An Inconvenient Truth
Daniel went to see An Inconvenient Truth with some folks; I had a comment that I thought I'd reproduce here for my audience.
Yeah, I saw it last week and really liked it; I was considering blogging about it, but didn't work up the energy for it.
As you said, it doesn't present too much new information for those of us who have been following global climate change for a while. But two exceptions to that, for me:
I had an "oh duh" moment when he pointed out that the melting of the Arctic ice cap has no effect on sea level (i.e., floating ice cubes, displaced water weight=weight of ice), but that Greenland and Antarctica melting would cause sea level rise.
However, an important effect of the Arctic ice cap melting is that solar reflectivity goes from 90% (ice) to 10% (water)--it's basically a perfect positive feedback loop. Scary.
I thought that using a full 20 foot (6 m) sea level rise was a bit of an extreme demonstration, but it did basically get the point across. In case any of you haven't seen it, I have a link on my blog to an interactive web page that lets you map the effect of 1, 2, or 3 m sea level rise.

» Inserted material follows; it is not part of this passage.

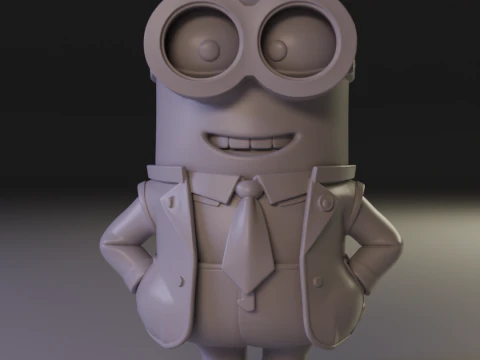 Uomo d'affari servitore Modello di stampa 3D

The second surprise was the whole "scientific consensus" issue, which he summarizes by noting that out of 985 peer-reviewed scientific papers, none disagreed with the idea that anthropogenic climate change is going on (I think that was the wording, basically). In contrast, in popular news/scientific writing, 53% of the articles have some disagreement with that. Day-umn. They had a great quote from the smoking industry as an analogy--that confusion about the science works to their advantage.

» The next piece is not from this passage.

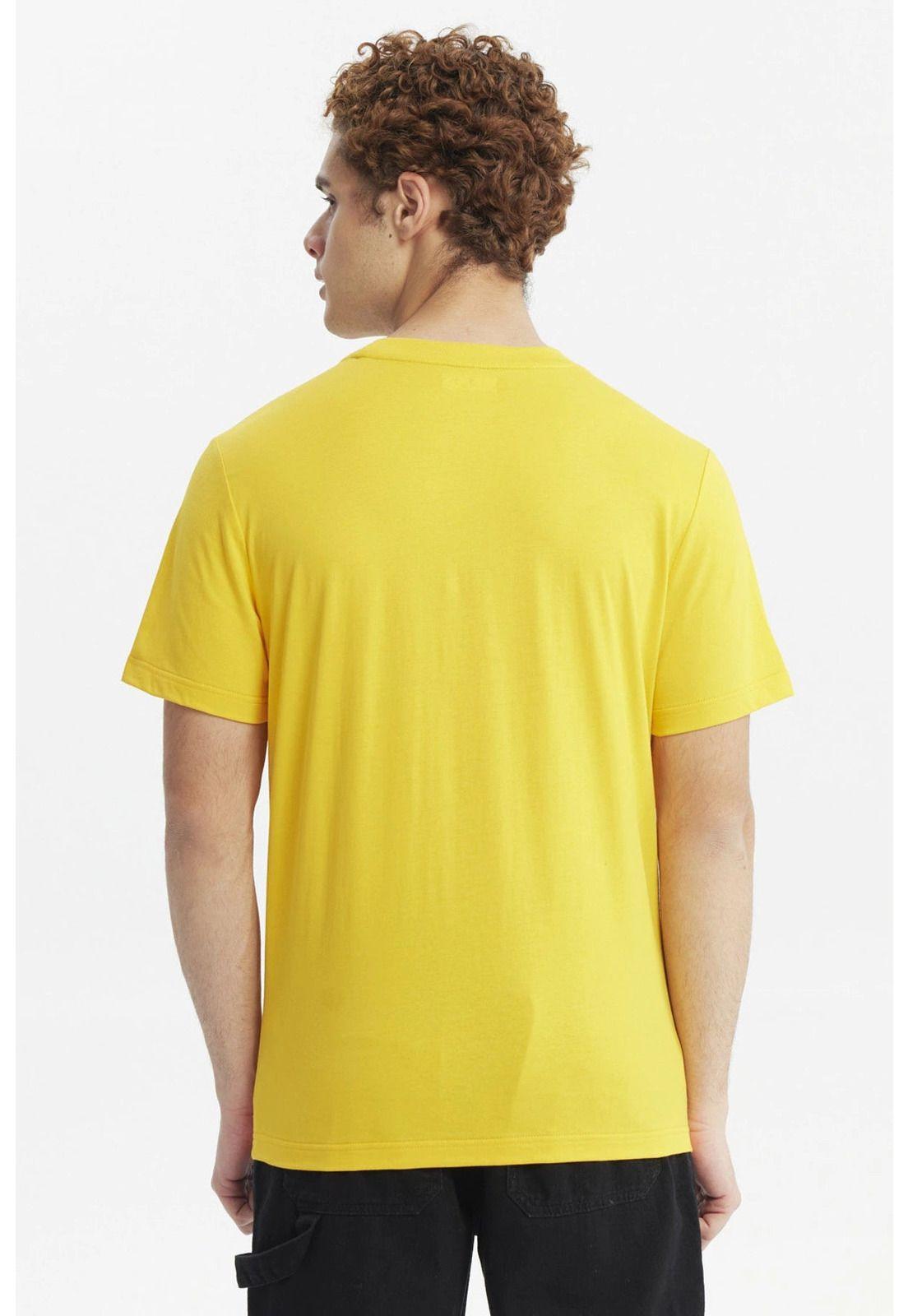 Polera Hombre One Piece Amarillo - ll-2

[Edit: Beemer--can you vouch for the accuracy of this point? Or are there nuances that were not presented? I would have guessed that there are 2-3% papers written by shills for the fossil fuel industry that would have gotten published.]
1 Comments:
I've had a longstanding argument with my skeptical step-dad on global warming, to which I eventually said "OK, show me just one actual climatologist who doesn't believe the climate is getting warmer and that it's at least in large part due to human involvement, and then we'll talk." He finally came up with (half) of one this past weekend, Prof. Richard Lindzen at MIT, who claims we don't and can't know for sure whether the changes are really due to human activity. I donno whether he's right, but at least he's credible, unlike, say, Michael Crichton or Bjørn Lomborg.